Sometimes the strict length limit of my Morning Porch entries — 140 characters — just isn’t enough to say all I want to, and today was one of those times.
Few things are more wonderful than sitting in the darkness listening to the sound of rushing water. I’d been awake since 3:00, and after tossing and turning for a while, gave up on sleep, turned the light on, and grabbed a novel off the end table. Soon it was 5:30, and time for my morning ablutions. By 6:00 I was out on the porch with my coffee. My tired eyes slowly adjusted to the dark.
I’m not sure I’ve ever described the setting in detail. The porch is about 75 feet from the edge of the woods, which is on the far side of the driveway. Actually, my small front yard sits in a right-angled bend of the driveway, which also divides it from the spring house “lawn” off to the right (southwest) as one sits facing out. The front yard is man-made, consisting mainly of rock fill — probably rocks sledded off the field back in the mid-19th century — with only a thin layer of dirt on top. Back when we used to keep it mowed, the grass would turn yellow every July.
Except in high flood conditions, the water from the spring house and the drainage ditch coming down from the field all flows right underneath the yard, paralleling the porch, at a depth of four to five feet, presumably following what had been its original course before the fill was added. Another drainage ditch comes down along the edge of the woods opposite the spring house and goes into a large pipe under the bend of the driveway. It then winds around below a high bank on the eastern side of the yard and meets up with the water from the underground tributary about twenty feet from the porch: in front and to the left from where I sit. This is effectively the head of Plummer’s Hollow Run, since it’s the highest place with running water at the surface year ’round. The large, spreading butternut tree that used to stand at the edge of the yard grew on the bank right above this spring. I still mourn its demise.
Following the hard rains two days ago, there’s running water on all three sides of the porch, each with its own, distinctive tone cluster. The water from the springhouse makes a bass gurgle as it goes underground. The water in the drainage ditch at the edge of the woods trickles at a more baritone pitch, dropping into the pipe. The rushing sound comes mainly from my left — a lusty tenor and soprano section. I wish I had the equipment to make an adequate recording.
So I’m sitting there enjoying the non-lexical vocables of water after all those silent words going through my head. For once it’s the only sound — there’s no highway noise — until I hear the faint scrabbling of claws on bark. It’s the right time for a porcupine to be returning to its den under the house, so I assume that’s what it is, even though I can’t see any silhouette of one in the nearby trees. When the scrabbling turns into footfalls on leaves, it sounds too loud for anything smaller than a deer, but soon enough a round shadow detaches itself from the dark background of the lilac bush and comes waddling across the lawn. I can just make out the white-tipped mantle of quills. It squeezes under the porch, and I feel the vibrations in my chair as it bumps through the hole into the crawlspace under the house. A few more bumps and it’s still. It occurs to me suddenly that s/he, too, has probably been awake for the last few hours. And while I was reading a novel, the porcupine was up in a tree, chewing on the thin bark of branches, each of us consuming the forest in our own way.

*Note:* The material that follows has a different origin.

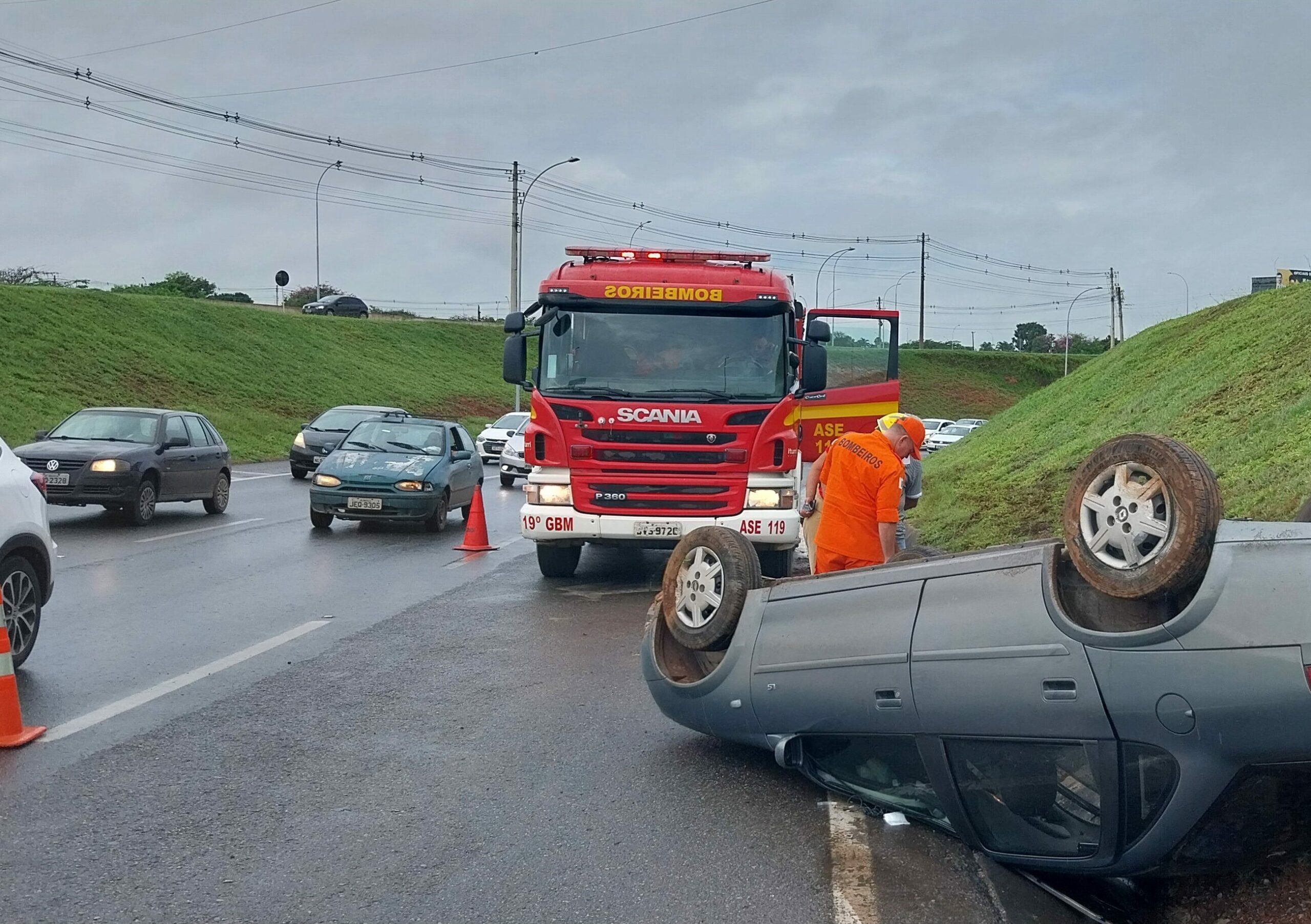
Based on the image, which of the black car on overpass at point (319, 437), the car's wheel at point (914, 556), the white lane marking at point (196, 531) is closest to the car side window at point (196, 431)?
the white lane marking at point (196, 531)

Next time I’m at at 3:oo, unableto go back to sleep and soon awaiting dawn, I’ll be thinking of you on your porch, and of that porcupine (though here it’s the skunk or the raccoon sneaking by).

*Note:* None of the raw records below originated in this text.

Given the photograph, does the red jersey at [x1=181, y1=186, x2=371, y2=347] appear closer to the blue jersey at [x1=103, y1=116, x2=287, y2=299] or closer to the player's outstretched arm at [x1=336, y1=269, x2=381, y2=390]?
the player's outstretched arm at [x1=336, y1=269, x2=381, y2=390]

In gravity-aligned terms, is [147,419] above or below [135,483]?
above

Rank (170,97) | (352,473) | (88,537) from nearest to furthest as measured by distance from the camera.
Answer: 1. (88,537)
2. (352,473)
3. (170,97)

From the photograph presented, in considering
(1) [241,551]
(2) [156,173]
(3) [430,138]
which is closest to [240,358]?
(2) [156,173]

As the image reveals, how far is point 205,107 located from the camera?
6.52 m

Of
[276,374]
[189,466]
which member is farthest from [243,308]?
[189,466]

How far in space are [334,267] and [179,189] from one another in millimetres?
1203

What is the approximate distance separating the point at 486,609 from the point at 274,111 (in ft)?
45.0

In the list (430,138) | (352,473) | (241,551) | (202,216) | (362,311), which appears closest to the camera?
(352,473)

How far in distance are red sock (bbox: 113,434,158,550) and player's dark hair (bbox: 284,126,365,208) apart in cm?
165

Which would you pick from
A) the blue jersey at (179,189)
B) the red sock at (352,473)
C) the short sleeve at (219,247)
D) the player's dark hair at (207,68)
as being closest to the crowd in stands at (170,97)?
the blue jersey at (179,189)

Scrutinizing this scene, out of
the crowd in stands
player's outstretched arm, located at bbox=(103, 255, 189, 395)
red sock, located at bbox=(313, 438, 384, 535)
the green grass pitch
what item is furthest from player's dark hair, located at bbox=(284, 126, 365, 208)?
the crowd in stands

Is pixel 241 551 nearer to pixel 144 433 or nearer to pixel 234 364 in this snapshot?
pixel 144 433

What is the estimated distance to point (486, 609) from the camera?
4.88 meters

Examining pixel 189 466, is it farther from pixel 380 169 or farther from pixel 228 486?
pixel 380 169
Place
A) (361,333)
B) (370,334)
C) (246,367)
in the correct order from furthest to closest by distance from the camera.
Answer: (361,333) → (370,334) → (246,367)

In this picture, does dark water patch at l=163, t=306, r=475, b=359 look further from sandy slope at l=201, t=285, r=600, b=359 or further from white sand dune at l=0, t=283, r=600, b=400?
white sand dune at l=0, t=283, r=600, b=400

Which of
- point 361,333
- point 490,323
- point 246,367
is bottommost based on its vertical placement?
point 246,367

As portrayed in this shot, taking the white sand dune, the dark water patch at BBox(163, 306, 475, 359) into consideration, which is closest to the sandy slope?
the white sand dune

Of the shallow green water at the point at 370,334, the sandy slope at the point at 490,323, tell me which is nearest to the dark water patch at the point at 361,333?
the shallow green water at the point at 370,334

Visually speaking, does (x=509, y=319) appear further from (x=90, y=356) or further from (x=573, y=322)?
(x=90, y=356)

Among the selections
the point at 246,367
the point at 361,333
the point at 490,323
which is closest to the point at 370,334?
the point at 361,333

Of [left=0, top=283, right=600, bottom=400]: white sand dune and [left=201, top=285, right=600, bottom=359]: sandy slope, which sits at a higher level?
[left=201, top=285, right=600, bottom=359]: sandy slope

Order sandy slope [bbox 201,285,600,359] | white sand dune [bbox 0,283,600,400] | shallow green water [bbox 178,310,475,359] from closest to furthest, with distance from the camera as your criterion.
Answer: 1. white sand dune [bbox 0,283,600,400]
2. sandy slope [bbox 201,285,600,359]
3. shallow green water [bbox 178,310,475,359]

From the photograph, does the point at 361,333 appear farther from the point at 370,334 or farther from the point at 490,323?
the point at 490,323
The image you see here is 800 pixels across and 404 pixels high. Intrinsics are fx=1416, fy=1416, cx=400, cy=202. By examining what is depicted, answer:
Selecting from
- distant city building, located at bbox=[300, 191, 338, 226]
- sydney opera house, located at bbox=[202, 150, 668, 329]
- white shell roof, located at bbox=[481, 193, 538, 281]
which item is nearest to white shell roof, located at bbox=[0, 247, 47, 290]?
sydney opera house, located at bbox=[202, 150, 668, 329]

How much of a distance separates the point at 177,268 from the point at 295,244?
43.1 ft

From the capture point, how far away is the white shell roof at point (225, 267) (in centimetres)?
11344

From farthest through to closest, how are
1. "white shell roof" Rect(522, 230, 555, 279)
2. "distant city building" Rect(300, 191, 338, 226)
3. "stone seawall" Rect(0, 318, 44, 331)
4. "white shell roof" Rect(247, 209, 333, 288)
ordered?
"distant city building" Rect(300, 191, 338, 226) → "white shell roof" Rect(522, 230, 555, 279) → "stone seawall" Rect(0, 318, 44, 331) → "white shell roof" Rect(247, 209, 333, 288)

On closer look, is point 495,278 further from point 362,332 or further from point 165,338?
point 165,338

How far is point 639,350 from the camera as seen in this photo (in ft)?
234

it must be late winter…the skunks are active too. You didn’t mention the cause of the silence, the freshly fallen snow. Top o’ the wintry morning to you!
oops, this is yesterday’s post. It’s Saturday, February 9th, all snowy and soft.
that’s a lot of morning – and well spent… hope you got some sleep later
Tall Girl – I slept like a log, and woke at 8:00 to find it actively snowing, as qr says.
Dave-I’m a 4:00 riser (it’s a great time to work) and know that perfect silence of early mornings. The rushing water here is the sound of surf from the Gulf and we don’t have porcupines I’m sorry to say, but we do have dolphins and pelicans. Thanks for that description of your setting.
I could live with the sound of surf — definitely! I used to be more regular about getting up at 4:30 or 5:00, but for the past six months or so I’ve been more erratic about when I get up… which is probably good for the Morning Porch feature, especially this time of year.